▶ Document text:
++++++++++++++++++++
# Intentar que alguien haga algo



## Coolguy003

Hi! how would you say in English "_intento que ellos me respeten"?_ How is the structure of this kind of sentences with the verb to try?


----------



## fenixpollo

I try to get them to respect me.
I am trying to get them to respect me.


----------



## Coolguy003

thank you!


----------



## beyourself

Hi!
I have the following sentence: "Intentamos que aquellos que eligen la región para disfrutar de su tiempo de ocio regresen a sus hogares satisfechos".

So, according to your answers the translation would be: " We try to get those people who choose the region to spend their free time to return home satified". Is it right? This doesn't sound good to me.

Thank you in advance


----------



## neal41

beyourself said:


> Hi!
> I have the following sentence: "Intentamos que aquellos que eligen la región para disfrutar de su tiempo de ocio regresen a sus hogares satisfechos".
> 
> So, according to your answers the translation would be: " We try to get those people who choose the region to spend their free time to return home satified". Is it right? This doesn't sound good to me.


Grammatically your sentence is OK, but stylistically it is not very good.  In general modifiers should be as close as possible to the what they modify.  I am not sure what the  phrase 'to return home satisfied' is called but it is related to the verb 'get'.  It is too far away from 'get'.  In particular people spend their free time to achieve something.  On a first reading it sounds as if 'to return home satisfied' is explaining why people are spending their free time.  A possible solution:

We try to get (those) people to return home satisfied who choose the region to spend their free time.

Ideally 'who choose the region to spend their free time' should be close to 'people' as in your sentence, but in the real world you can't have everything.  Another possibility:

We try to get people who vacation in the region to return home satisfied.


----------



## Spug

neal41 said:


> In general modifiers should be as close as possible to the what they modify.



Then how did you come up with this, which not only contradicts the above recommendation, but sounds really awkward in AE?



neal41 said:


> We try to get (those) people to return home satisfied who choose the region to spend their free time.



Would you really say or write that?
++++++++++++++++++++
▶ Data excerpt:
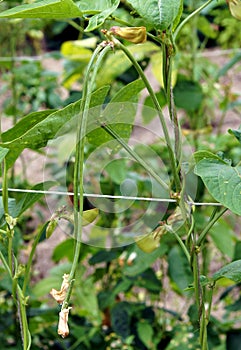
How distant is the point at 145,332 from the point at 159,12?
++++++++++++++++++++
▶ Tasks:
**1.** List every distinct username that posts in the translation thread above.
**2.** Answer these from the translation thread above:
(a) Which Spanish sentence did Coolguy003 want rendered in English?
(b) According to neal41, which phrase sits too far away from "get"?
(c) What is the second possibility neal41 offers as a rewording?
**3.** Please repeat the passage of the translation thread that lies between "# Intentar que" and "verb to try?", inclusive.

▶ Task-by-task outputs:
**1.**
Coolguy003
fenixpollo
beyourself
neal41
Spug

**2.**
(a) "intento que ellos me respeten"
(b) 'to return home satisfied'
(c) "We try to get people who vacation in the region to return home satisfied."

**3.**
# Intentar que alguien haga algo



## Coolguy003

Hi! how would you say in English "_intento que ellos me respeten"?_ How is the structure of this kind of sentences with the verb to try?